Static defenses like hardened system prompts, hard-coded refusals, or post-processing filters offer only partial protection. Obfuscated language, encoding tricks, and clever multi-turn prompts can bypass them. As prompts become more complex to counter attacks, they can degrade performance and increase costs. Effectively safeguarding against a prompt injection attack requires an agile, adaptive security strategy, which is where purple teaming comes in.
How Purple Teaming Can Safeguard Against Prompt Injection Attacks
Purple teaming is a powerful approach to test and strengthen defenses against prompt injection attacks, closing the loop between offense, defense, and ongoing improvement. By combining red and blue team efforts, organizations can identify weaknesses, implement fixes, and verify that defenses actually work in real-world scenarios.
Red Team: Offensive prompt injection testing
Red teams simulate realistic attacks to uncover vulnerabilities in AI systems. They craft adversarial prompts designed to override system instructions, exfiltrate data, exploit connected tools or APIs, and bypass safety guardrails. These tests leverage real content channels, so the prompts reflect the kinds of inputs production AI assistants are likely to encounter, not just laboratory examples.

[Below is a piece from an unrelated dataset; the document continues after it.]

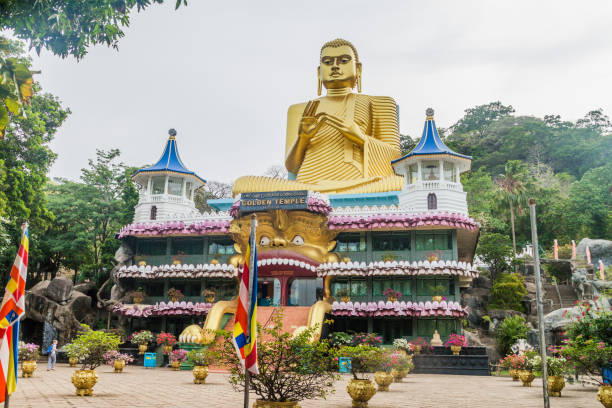 istock Golden Temple in Dambulla, Sri Lan 1313372108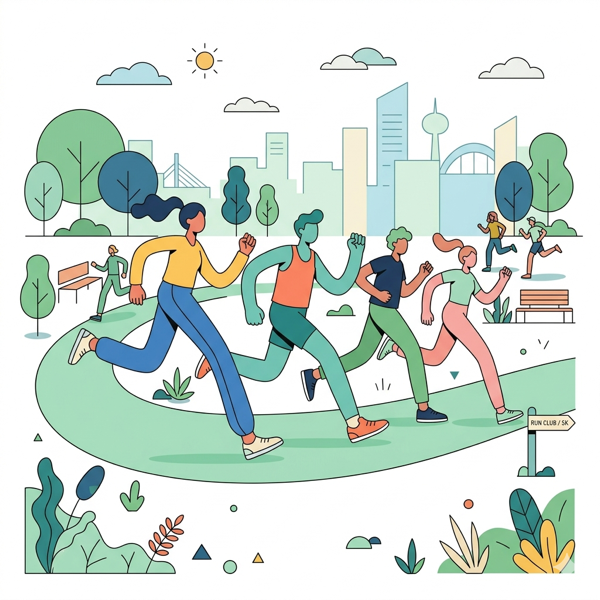 Find run clubs near you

Essentially, red teams perform offensive security maneuvers, “ethically hacking” an organization using advanced capabilities, to identify gaps before malicious actors can exploit them. By recreating real-world attack scenarios, they provide actionable insights that help organizations strengthen defenses and reduce exposure to prompt injection attacks.

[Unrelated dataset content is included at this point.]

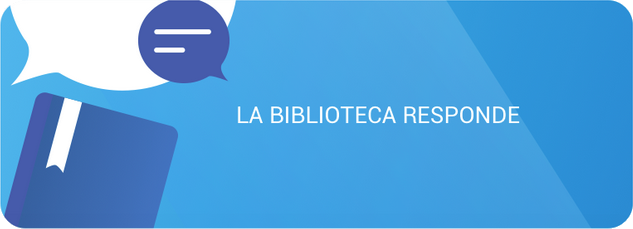 Banner La Biblioteca Responde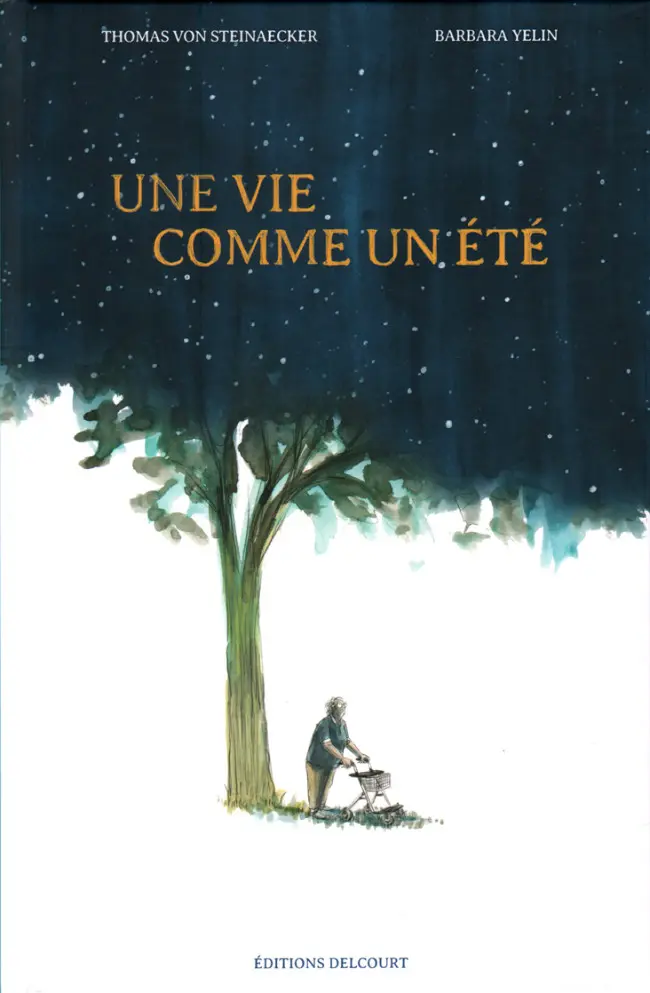 Couverture de l'album Une vie comme un été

Blue Team: Defensive detection and validation
Blue teams focus on protecting and monitoring AI systems. They set up logging, anomaly detection, and monitoring around the LLM to track unusual behavior and suspicious activity. During red team exercises, blue teams validate whether defenses such as input filters, output classifiers, access controls, and alerting mechanisms trigger correctly and with sufficient accuracy.

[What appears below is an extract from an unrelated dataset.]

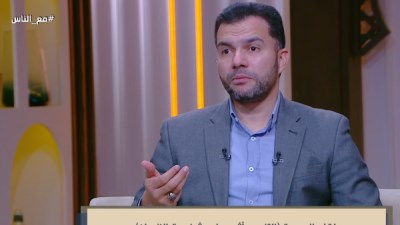 الدكتور هاني تمام أستاذ الفقه بجامعة الأزهر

Their goal is to catch vulnerabilities before they can be exploited in production. By defending against red team maneuvers and analyzing attack traces, blue teams continuously refine policies, improve detection rules, and strengthen overall system resilience. Essentially, they function as the guardians of AI workflows, ensuring that malicious instructions or unsafe outputs are identified and contained.
Purple Team: Collaborative defense and continuous improvement
A purple team brings red and blue teams together to work side by side, creating a continuous feedback loop between offense and defense. Every successful prompt injection discovered by the red team becomes a backlog item for new guardrails, policies, or tool permission changes, which are then retested until reliably blocked.
This approach ensures that defenses evolve alongside attacker techniques rather than lagging months behind. Purple teaming encourages a shared intelligence mentality: red teams identify where and how attacks could succeed, while blue teams provide insights on how to detect and block them effectively.
Developing a purple team mindset is a key goal in safeguarding against prompt injection attacks. By continuously integrating offensive findings and defensive responses, organizations can ensure that even advanced, subtle, or common attacks are contained before they cause harm.
Prompt injection is not a passing flaw. It exposes a deeper challenge in how LLMs interpret and prioritize instructions. Addressing this risk demands continuous validation, adversarial testing, and a security mindset that evolves alongside the technology itself. Organizations that treat prompt injection as an ongoing discipline, not a one-time fix, will be better positioned to deploy AI systems safely and at scale.